DevOps Metrics That Matter — DORA, Lead Time, and Change Failure Rate

December 20, 2025 · 7 min read

DevOps & Cloud Learning Hub

Google's DORA team spent seven years studying thousands of engineering organizations to answer one question: what separates elite performers from everyone else? The answer was not better tools or bigger budgets. It was four specific metrics that capture the speed and stability of software delivery. If you measure nothing else, measure these.

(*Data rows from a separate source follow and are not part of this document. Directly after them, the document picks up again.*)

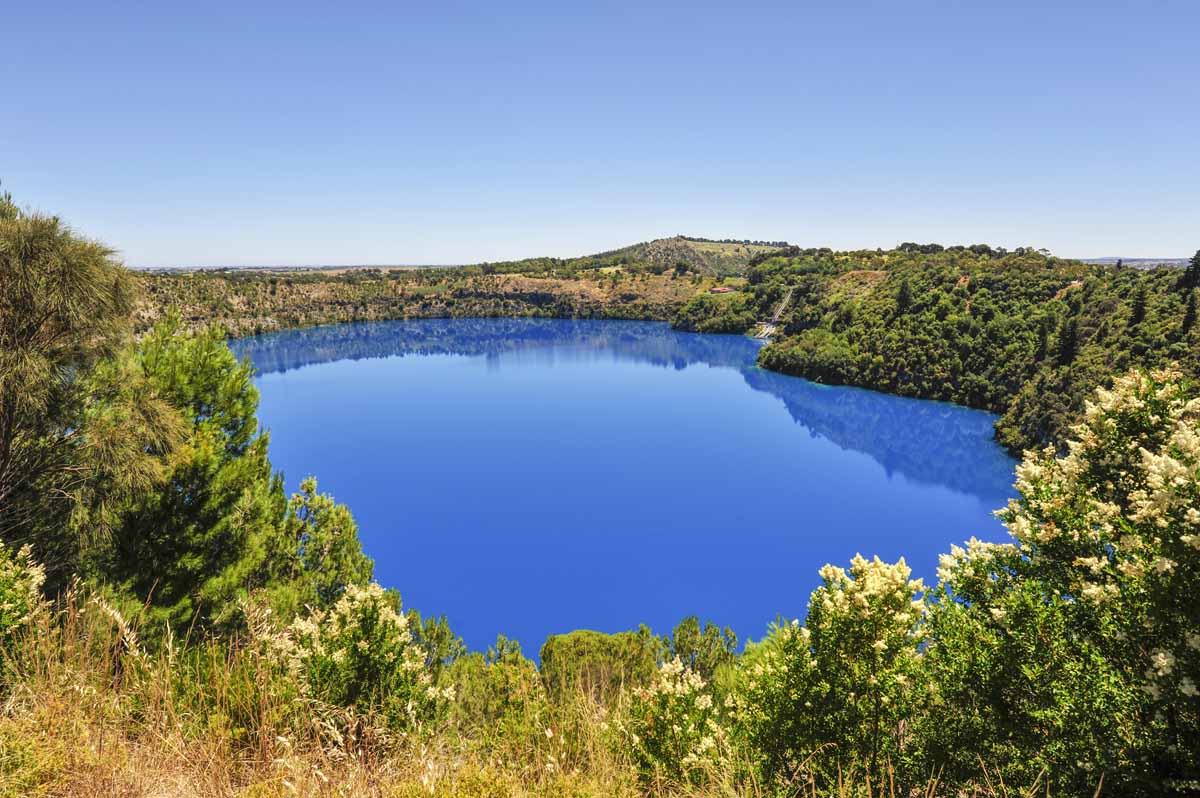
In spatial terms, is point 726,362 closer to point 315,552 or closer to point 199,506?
point 315,552

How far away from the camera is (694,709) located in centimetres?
809

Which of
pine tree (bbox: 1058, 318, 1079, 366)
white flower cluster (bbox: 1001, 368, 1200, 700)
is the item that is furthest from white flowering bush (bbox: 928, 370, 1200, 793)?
pine tree (bbox: 1058, 318, 1079, 366)

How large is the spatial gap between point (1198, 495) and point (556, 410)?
8418 cm

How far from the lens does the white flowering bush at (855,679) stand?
7594mm

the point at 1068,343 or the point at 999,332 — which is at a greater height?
the point at 999,332

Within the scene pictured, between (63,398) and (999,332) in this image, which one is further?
(999,332)

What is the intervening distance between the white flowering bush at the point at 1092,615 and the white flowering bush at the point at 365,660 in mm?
7173

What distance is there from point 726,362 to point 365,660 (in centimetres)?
11760

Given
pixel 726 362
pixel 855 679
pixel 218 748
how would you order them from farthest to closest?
pixel 726 362 → pixel 855 679 → pixel 218 748

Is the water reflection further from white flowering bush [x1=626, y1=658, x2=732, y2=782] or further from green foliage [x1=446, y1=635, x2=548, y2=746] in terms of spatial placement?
white flowering bush [x1=626, y1=658, x2=732, y2=782]

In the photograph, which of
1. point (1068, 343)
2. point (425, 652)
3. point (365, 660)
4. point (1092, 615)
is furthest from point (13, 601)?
point (1068, 343)

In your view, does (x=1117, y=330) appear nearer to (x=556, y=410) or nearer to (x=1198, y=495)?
(x=556, y=410)

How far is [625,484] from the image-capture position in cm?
5806

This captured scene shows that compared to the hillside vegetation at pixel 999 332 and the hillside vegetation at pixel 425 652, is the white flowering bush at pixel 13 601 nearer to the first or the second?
the hillside vegetation at pixel 425 652
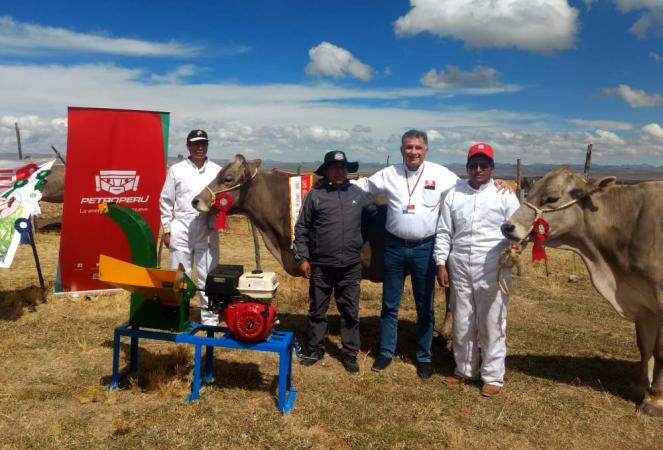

The Four DORA Metrics Explained

DORA (DevOps Research and Assessment) identified four key metrics that predict software delivery performance and organizational outcomes:

         Speed                              Stability
  ┌─────────────────────┐           ┌─────────────────────┐
  │ Deployment Frequency │           │ Change Failure Rate  │
  │ How often do you     │           │ What % of changes    │
  │ deploy to production?│           │ cause failures?      │
  ├─────────────────────┤           ├─────────────────────┤
  │ Lead Time for Changes│           │ Time to Restore      │
  │ How long from commit │           │ How long to recover  │
  │ to production?       │           │ from a failure?      │
  └─────────────────────┘           └─────────────────────┘

  Key insight: Elite teams are BOTH faster AND more stable.
  Speed and stability are NOT trade-offs — they reinforce each other.

Performance Benchmarks

The 2023 State of DevOps Report defines four performance clusters:

Metric	Elite	High	Medium	Low
Deployment Frequency	On-demand (multiple deploys/day)	Between once/day and once/week	Between once/week and once/month	Between once/month and once every 6 months
Lead Time for Changes	Less than 1 hour	Between 1 day and 1 week	Between 1 week and 1 month	Between 1 month and 6 months
Change Failure Rate	0-5%	5-10%	10-15%	16-30%
Time to Restore Service	Less than 1 hour	Less than 1 day	Between 1 day and 1 week	More than 1 week

Elite performers deploy 973x more frequently than low performers, with 6,570x faster lead time and 3x lower change failure rate.

Measuring Each Metric

1. Deployment Frequency

# Simple: Count production deploys from git tags
git tag --list 'release-*' --sort=-creatordate | head -30

# Count deploys in the last 30 days
DEPLOYS=$(git log --oneline --since="30 days ago" \
  --grep="deploy\|release" | wc -l)
echo "Deployment Frequency: $DEPLOYS deploys in last 30 days"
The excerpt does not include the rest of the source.